The creature struck Annie first, lifting her into the nauseating parody of an embrace. It hovered with her high above the ground, opened a mouth full of multiple rows of sharp, blackened teeth, and let out a shrieking cry that seemed to rend the very fabric of reality. As the noise continued, a strange glow began to form over Annie’s limp body and slowly spiraled into the Demon’s gaping maw. The nocturnis continued to chant as the thing fed until the glow abruptly blinked out and Annie fell bonelessly to the ground.

That would have been enough trauma for anyone, but Ott’s nightmare was far from over. If Annie had died in that moment, he would have raged and grieved and gone to his death cursing the Order for all he was worth, but things got even worse. Annie did not die. In fact, after a moment of still silence, she gathered herself together and rose calmly to her feet. She slapped at her clothes to remove the dust and debris, then turned and thanked the nocturnis for their services.

“Our Master will take the second now,” she had said.

Kylie blinked and looked away from the text to meet Dag’s gaze. “How is that possible? Can a human being survive having their soul fed to a Demon? Or did it possess her somehow?”

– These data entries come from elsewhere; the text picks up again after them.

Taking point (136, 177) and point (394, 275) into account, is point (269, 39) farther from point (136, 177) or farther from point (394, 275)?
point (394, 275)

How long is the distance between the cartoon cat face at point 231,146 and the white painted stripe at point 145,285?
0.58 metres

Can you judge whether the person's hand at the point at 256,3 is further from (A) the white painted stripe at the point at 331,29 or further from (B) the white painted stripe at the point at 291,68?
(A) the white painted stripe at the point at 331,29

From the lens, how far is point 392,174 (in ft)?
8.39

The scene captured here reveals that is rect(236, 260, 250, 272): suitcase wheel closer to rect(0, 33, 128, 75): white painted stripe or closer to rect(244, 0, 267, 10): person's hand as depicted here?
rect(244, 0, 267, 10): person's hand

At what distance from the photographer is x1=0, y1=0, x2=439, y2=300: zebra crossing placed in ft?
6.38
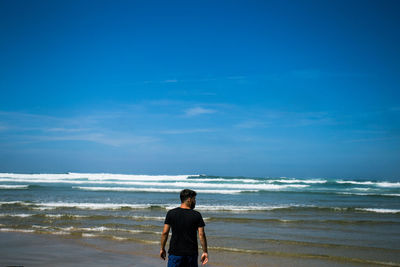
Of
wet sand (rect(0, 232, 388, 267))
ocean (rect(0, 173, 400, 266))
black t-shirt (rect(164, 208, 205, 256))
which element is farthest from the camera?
→ ocean (rect(0, 173, 400, 266))

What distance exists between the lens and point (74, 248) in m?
9.14

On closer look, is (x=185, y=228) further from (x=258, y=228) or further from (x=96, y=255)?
(x=258, y=228)

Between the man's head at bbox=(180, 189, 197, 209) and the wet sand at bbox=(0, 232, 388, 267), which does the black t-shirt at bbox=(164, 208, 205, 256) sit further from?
the wet sand at bbox=(0, 232, 388, 267)

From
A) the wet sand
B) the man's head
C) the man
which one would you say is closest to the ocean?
the wet sand

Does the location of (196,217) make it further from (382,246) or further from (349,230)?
(349,230)

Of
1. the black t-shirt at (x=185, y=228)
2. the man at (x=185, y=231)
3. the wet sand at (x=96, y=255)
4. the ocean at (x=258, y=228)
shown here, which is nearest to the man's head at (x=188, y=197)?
the man at (x=185, y=231)

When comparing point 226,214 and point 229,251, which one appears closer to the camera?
point 229,251

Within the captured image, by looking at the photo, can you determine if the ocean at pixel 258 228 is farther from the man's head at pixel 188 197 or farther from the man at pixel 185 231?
the man's head at pixel 188 197

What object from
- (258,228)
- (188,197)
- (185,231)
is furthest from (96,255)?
(258,228)

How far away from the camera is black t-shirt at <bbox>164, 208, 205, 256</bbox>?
4.85 m

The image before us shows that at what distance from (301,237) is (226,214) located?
18.0 ft

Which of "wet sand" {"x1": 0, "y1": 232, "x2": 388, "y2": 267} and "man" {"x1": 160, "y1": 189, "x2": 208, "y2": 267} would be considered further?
"wet sand" {"x1": 0, "y1": 232, "x2": 388, "y2": 267}

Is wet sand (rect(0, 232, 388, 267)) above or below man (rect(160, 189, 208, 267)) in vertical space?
below

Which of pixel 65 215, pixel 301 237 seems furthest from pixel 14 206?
pixel 301 237
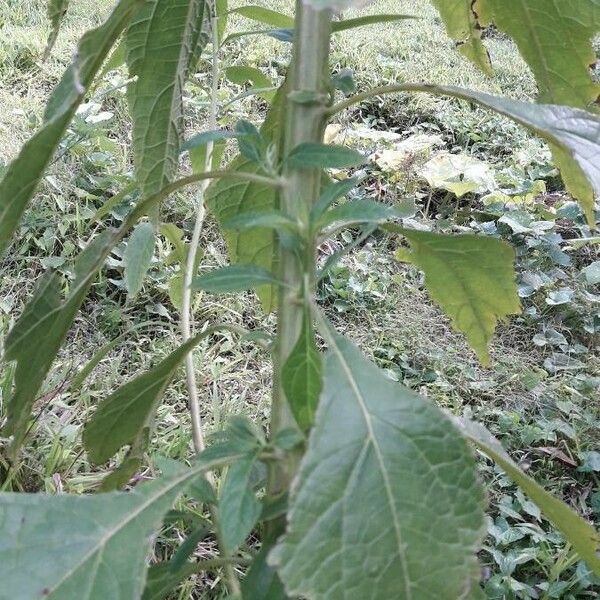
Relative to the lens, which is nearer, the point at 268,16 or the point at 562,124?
the point at 562,124

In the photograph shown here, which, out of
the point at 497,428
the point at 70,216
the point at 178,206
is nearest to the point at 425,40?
the point at 178,206

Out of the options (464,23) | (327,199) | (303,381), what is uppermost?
(464,23)

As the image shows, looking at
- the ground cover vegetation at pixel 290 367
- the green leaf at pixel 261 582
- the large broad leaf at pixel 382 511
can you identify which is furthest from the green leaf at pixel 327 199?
the green leaf at pixel 261 582

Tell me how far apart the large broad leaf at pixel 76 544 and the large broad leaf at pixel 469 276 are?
291mm

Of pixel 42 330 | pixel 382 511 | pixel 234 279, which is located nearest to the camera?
pixel 382 511

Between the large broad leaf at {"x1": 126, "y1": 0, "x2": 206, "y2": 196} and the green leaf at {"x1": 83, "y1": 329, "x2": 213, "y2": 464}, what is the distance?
0.16m

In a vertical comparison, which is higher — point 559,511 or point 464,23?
point 464,23

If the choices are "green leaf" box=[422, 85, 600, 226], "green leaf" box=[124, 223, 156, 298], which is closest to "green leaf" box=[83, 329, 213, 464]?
"green leaf" box=[124, 223, 156, 298]

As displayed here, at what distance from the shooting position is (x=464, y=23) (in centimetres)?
69

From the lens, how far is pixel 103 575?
1.28ft

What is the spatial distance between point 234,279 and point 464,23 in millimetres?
368

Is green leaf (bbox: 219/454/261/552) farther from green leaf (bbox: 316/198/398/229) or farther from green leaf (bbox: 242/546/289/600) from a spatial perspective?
green leaf (bbox: 316/198/398/229)

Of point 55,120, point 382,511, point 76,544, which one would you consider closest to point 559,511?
point 382,511

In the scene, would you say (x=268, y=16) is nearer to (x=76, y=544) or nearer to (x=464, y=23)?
(x=464, y=23)
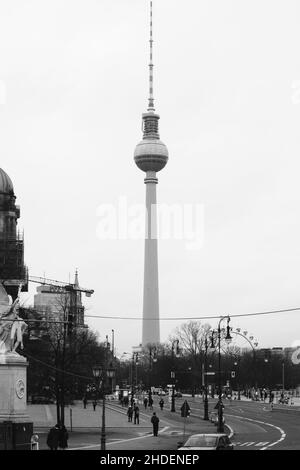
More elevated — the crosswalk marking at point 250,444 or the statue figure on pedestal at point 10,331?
the statue figure on pedestal at point 10,331

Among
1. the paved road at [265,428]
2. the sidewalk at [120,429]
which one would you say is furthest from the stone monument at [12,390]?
the paved road at [265,428]

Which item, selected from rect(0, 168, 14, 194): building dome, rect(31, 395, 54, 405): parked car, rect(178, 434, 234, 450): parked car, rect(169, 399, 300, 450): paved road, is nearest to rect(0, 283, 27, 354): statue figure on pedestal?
rect(169, 399, 300, 450): paved road

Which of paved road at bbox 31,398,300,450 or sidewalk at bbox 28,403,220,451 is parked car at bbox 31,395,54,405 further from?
paved road at bbox 31,398,300,450

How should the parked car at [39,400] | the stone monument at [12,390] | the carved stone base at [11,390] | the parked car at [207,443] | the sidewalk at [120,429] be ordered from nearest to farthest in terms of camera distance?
the parked car at [207,443] < the stone monument at [12,390] < the carved stone base at [11,390] < the sidewalk at [120,429] < the parked car at [39,400]

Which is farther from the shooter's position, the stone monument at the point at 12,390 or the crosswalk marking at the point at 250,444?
the crosswalk marking at the point at 250,444

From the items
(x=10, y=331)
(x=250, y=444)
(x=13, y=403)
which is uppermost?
Result: (x=10, y=331)

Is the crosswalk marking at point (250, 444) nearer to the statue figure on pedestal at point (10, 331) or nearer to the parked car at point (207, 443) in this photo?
the parked car at point (207, 443)

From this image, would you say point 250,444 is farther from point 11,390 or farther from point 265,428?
point 265,428

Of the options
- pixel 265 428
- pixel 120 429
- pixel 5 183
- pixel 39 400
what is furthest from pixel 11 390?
pixel 5 183

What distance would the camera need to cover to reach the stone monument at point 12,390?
47000 millimetres

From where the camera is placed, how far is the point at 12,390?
158 feet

The Guardian’s brow furrowed deeply. “It does not appear to be possession, as the author makes no indication that the Demon disappeared from view. If it had entered the girl’s body, it would no longer appear to the others in its vaporous form. I am guessing that the Demon took her soul, but left her animus in order that she continue to serve the Order.”

“Um, okay. What does that mean?”

“Think of a human as a nut,” Dag suggested, which Kylie let slide because now did not seem to be the time for cracking jokes. And look, there went her subconscious anyway. “The shell is the body, the soul is the kernel, and the animus is the husk or bran that surrounds it. When a Demon consumes a human soul, it can devour the insides completely and feed off the animus as well, or it can leave the animus behind and eat only the meat of the soul. With an animus remaining in its body, the human becomes a tsineh. It walks and talks and functions much as it did previously, but with no soul it is entirely devoted to the needs and wishes of the Demon who devoured it.”

“Oh, ick.”

Dag made a noise of agreement. “The question, then, is how did this Dennis Ott avoid the same fate?”

“You’re right. I’m guessing ‘clean living’ is not going to cut it as an answer.”

They returned to the text. The answer quickly emerged as one of two options: either Ott’s guardian angel deserved combat pay, a Medal of Honor, and an immediate seat at God’s weekly poker game; or dumb luck really did favor the mentally challenged. The cops had busted up their party.

“Folg mik a gang,” Kylie breathed. “You’ve got to be shitting me. How does anyone not made entirely of rabbits’ feet and lucky pennies get that kind of break?”

Dag pointed at the screen. “Apparently, it happens when they brag to jealous acquaintances about the ‘good shit’ their private club provides them. And when they deliberately punch a police officer in order to be arrested and removed from the scene.”

“Yowza. I suppose that’s one way to get out of a sticky situation. Why were none of the others arrested?”

“I suspect that none of the substances found were illegal, either because they used more esoteric ingredients, or because they used magic to eliminate any traces of banned substances.”

“Wow. Don’t let that strategy get out to the world of professional sports.” Kylie scrolled down the page, her gaze skimming over more text. “Oy vey, does that really say the guy had himself exorcised? As in, ‘I need an old priest and a young priest’?”